#### Consignes du problème
Pouvez-vous renvoyer sans aucune modification les lignes qui commencent à celle contenant « From the given options » et se terminent à la dernière ligne des données, toutes deux incluses ?

***

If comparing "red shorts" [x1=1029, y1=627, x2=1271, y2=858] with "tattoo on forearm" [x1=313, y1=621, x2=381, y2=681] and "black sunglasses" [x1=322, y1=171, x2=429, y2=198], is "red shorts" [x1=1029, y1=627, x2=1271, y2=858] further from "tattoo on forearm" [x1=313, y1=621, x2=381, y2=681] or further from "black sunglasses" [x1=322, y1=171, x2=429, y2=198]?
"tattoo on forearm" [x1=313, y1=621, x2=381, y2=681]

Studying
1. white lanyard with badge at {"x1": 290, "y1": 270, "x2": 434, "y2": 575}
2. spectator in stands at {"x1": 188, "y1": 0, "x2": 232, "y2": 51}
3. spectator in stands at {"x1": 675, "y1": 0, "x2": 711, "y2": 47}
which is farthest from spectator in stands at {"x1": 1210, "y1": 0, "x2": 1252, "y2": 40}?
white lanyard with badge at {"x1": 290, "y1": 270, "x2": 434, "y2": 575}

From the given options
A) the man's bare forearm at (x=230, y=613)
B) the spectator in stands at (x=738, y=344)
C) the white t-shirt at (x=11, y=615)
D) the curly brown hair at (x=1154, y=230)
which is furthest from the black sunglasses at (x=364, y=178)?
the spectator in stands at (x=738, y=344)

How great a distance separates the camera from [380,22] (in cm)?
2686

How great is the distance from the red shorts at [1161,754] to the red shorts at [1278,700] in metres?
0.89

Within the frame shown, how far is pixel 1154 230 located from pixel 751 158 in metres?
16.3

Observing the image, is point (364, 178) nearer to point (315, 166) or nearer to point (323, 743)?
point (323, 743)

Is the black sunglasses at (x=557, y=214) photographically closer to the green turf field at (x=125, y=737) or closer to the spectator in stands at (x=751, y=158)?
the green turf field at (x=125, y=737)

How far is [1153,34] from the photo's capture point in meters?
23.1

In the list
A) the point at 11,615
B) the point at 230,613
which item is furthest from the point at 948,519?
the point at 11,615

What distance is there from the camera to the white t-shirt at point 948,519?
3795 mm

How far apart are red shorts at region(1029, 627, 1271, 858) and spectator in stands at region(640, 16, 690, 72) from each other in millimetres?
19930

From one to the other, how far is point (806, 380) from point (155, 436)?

***

#### Corrigé de l'exercice
From the given options
A) the man's bare forearm at (x=230, y=613)
B) the spectator in stands at (x=738, y=344)
C) the white t-shirt at (x=11, y=615)
D) the curly brown hair at (x=1154, y=230)
which is furthest from the black sunglasses at (x=364, y=178)?
the spectator in stands at (x=738, y=344)

How great a distance separates the camera from [380,22] (in cm)?
2686

How great is the distance from the red shorts at [1161,754] to the red shorts at [1278,700] in metres?
0.89

Within the frame shown, how far is pixel 1154 230 located from pixel 751 158 in metres?
16.3

Observing the image, is point (364, 178) nearer to point (315, 166) or nearer to point (323, 743)?
point (323, 743)

Is the black sunglasses at (x=557, y=214) photographically closer to the green turf field at (x=125, y=737) or closer to the spectator in stands at (x=751, y=158)?
the green turf field at (x=125, y=737)

How far is [1153,34] from the photo's capture point in meters?
23.1

In the list
A) the point at 11,615
B) the point at 230,613
which item is furthest from the point at 948,519?
the point at 11,615

What distance is there from the camera to the white t-shirt at point 948,519?
3795 mm

How far apart are red shorts at region(1029, 627, 1271, 858) and spectator in stands at region(640, 16, 690, 72) from each other in millimetres?
19930

From one to the other, how far is point (806, 380) from point (155, 436)?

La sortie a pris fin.